We have previously posted several banana based recipes: Banana Chocolate Chip Scones, Banana Oatmeal Muffins, even dog treats. We have also featured our “Best” Banana Bread. However, the previous recipe for the “Best” Banana Bread has been dethroned as the “Best.” We still love that recipe but the one we are sharing today is even better.
Our new, favorite banana bread has walnuts in it, we had NO idea what we were missing out on! Use a food processor to pulse your nuts to get them finely chopped but be careful not to over process or you won’t be able to taste them in the bread.
Another lesson we have finally learned is lining the loaf pan with parchment paper before pouring the batter in. This makes the removal so much easier and you no longer have to hold your breath hoping the loaf comes out perfectly.
Our last tip is letting the eggs come to room temperature.
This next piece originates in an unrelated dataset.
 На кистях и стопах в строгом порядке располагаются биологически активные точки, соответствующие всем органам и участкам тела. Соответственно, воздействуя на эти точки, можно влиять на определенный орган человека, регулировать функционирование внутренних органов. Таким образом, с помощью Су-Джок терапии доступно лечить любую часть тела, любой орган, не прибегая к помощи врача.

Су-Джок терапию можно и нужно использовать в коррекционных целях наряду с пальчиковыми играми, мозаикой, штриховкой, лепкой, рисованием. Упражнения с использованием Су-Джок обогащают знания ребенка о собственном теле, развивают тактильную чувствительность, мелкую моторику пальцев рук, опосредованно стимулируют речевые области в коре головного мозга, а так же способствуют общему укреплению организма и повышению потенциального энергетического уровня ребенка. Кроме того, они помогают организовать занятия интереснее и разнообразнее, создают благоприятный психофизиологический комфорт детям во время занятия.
Room temperature eggs allow for the incorporation of air and sugar to volumize the bread.
- 2 cups (255 g) all purpose flour
- 1 t baking soda
- 1 T ground cinnamon
- 1/2 t salt
- 1 1/2 cup finely chopped walnuts
- 1 1/2 cups (255 g) granulated sugar
- 2 large eggs, room temperature
- 1/2 cup vegetable oil
- 4 ripe bananas
- 2 T sour cream
- 1 T vanilla extract
- Preheat oven to 350°F and line loaf pan with parchment paper.
- In a medium mixing bowl, combine flour, baking soda, ground cinnamon, salt and walnuts. Set aside.
- Using a stand mixer with whisk attachment, whisk sugar and eggs on medium speed until they are light, fluffy and an off white color. About 10 minutes.
- While waiting for the sugar and egg mixture to whip, mash bananas and add sour cream and vanilla extract.
- After 10 minutes, while still whisking, drizzle in vegetable oil.
- Reduce speed to low, carefully add the banana mixture.
- Remove mixing bowl from stand mixer and gently fold in flour mixture.
- Pour batter into prepared pan and bake 75-85 minutes. Time will be dependent on how large your bananas are. Be careful not to overbake.